Copy the rows below word for word, from the first one through the line that contains "335 centimetres", including both ends. Leave the pictures out of your copy.

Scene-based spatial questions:

--- --- ---

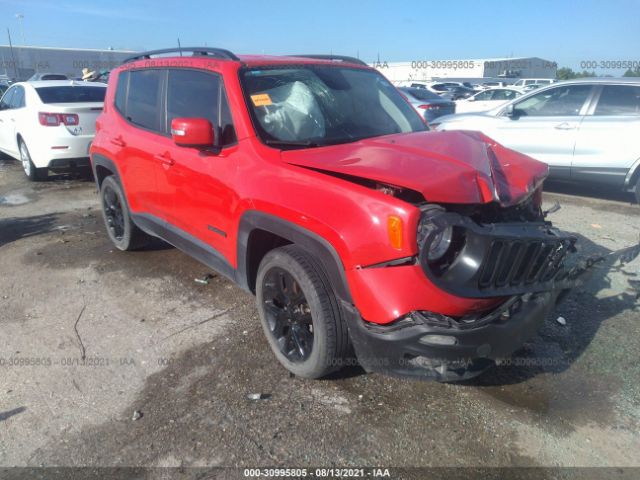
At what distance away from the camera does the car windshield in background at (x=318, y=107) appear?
335 centimetres

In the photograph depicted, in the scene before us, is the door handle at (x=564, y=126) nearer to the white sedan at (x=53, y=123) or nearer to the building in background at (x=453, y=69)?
the white sedan at (x=53, y=123)

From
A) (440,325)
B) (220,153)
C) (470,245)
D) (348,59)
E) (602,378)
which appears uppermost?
(348,59)

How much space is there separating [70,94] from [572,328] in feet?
28.0

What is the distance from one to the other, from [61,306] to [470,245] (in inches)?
136

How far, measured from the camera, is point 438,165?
2.70m

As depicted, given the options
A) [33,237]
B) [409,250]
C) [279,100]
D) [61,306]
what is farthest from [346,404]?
[33,237]

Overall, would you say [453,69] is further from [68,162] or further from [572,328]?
[572,328]

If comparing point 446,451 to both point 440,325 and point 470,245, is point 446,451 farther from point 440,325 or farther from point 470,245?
point 470,245

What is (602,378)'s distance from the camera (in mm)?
3170

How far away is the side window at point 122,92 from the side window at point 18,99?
4.99 metres

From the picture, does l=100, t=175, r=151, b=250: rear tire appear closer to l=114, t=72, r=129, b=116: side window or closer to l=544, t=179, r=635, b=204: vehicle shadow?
l=114, t=72, r=129, b=116: side window

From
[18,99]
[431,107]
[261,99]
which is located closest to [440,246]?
[261,99]

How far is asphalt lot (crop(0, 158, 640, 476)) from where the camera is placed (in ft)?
8.50

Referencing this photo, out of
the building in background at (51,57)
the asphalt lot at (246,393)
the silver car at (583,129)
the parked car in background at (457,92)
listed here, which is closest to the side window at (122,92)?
the asphalt lot at (246,393)
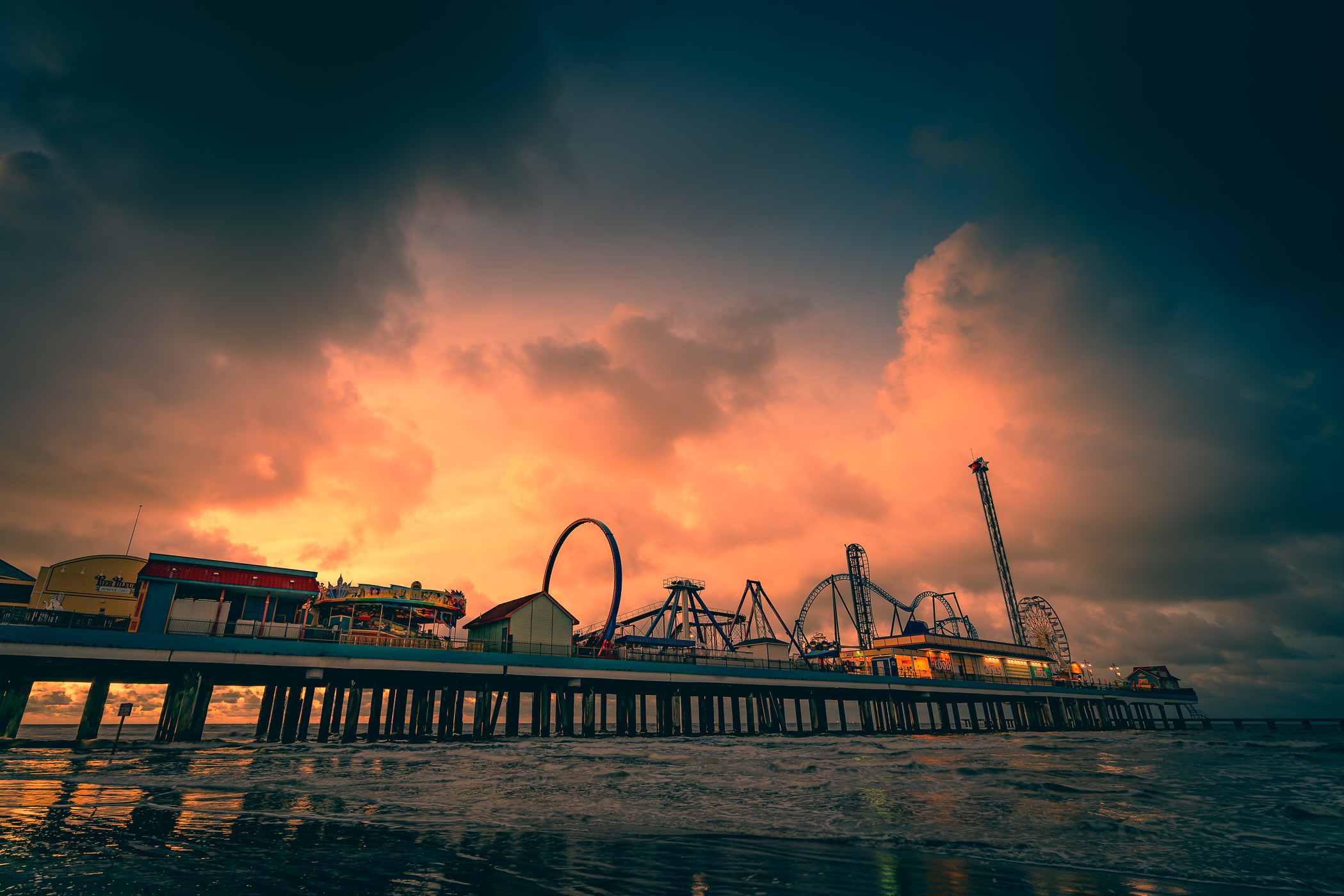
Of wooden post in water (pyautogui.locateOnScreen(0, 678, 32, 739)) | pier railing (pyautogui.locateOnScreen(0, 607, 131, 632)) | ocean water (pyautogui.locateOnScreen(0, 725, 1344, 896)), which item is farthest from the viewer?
wooden post in water (pyautogui.locateOnScreen(0, 678, 32, 739))

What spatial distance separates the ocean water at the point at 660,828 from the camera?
26.3 feet

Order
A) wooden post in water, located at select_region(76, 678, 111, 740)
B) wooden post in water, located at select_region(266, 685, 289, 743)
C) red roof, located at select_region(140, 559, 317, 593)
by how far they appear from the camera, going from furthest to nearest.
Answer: wooden post in water, located at select_region(266, 685, 289, 743) < red roof, located at select_region(140, 559, 317, 593) < wooden post in water, located at select_region(76, 678, 111, 740)

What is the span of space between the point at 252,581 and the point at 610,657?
25201 mm

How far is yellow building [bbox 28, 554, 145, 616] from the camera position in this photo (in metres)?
44.6

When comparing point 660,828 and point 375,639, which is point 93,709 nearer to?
point 375,639

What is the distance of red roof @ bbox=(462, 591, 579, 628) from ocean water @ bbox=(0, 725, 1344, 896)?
2134 cm

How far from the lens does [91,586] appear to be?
45.8 metres

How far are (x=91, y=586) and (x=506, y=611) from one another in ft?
106

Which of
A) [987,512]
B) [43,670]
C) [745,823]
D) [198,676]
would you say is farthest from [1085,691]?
[43,670]

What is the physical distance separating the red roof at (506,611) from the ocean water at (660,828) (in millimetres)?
21338

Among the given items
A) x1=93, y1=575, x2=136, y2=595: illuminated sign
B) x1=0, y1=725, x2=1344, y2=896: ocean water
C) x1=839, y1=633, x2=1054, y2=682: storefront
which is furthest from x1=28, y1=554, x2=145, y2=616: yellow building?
x1=839, y1=633, x2=1054, y2=682: storefront

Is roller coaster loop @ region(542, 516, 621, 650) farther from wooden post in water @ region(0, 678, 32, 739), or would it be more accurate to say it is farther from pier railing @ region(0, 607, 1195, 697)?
wooden post in water @ region(0, 678, 32, 739)

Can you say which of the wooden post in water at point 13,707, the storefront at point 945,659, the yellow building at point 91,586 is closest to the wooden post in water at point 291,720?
the wooden post in water at point 13,707

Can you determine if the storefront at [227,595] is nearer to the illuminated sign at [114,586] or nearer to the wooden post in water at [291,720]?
Answer: the wooden post in water at [291,720]
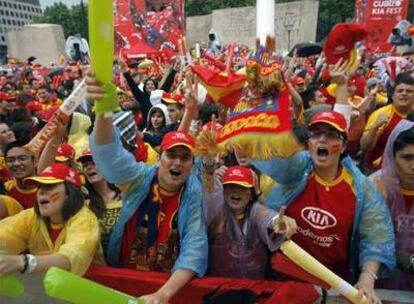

--- --- ---

THE ANSWER —
At what distance away from the camera does the car windshield in background at (x=318, y=107) appear?
335 centimetres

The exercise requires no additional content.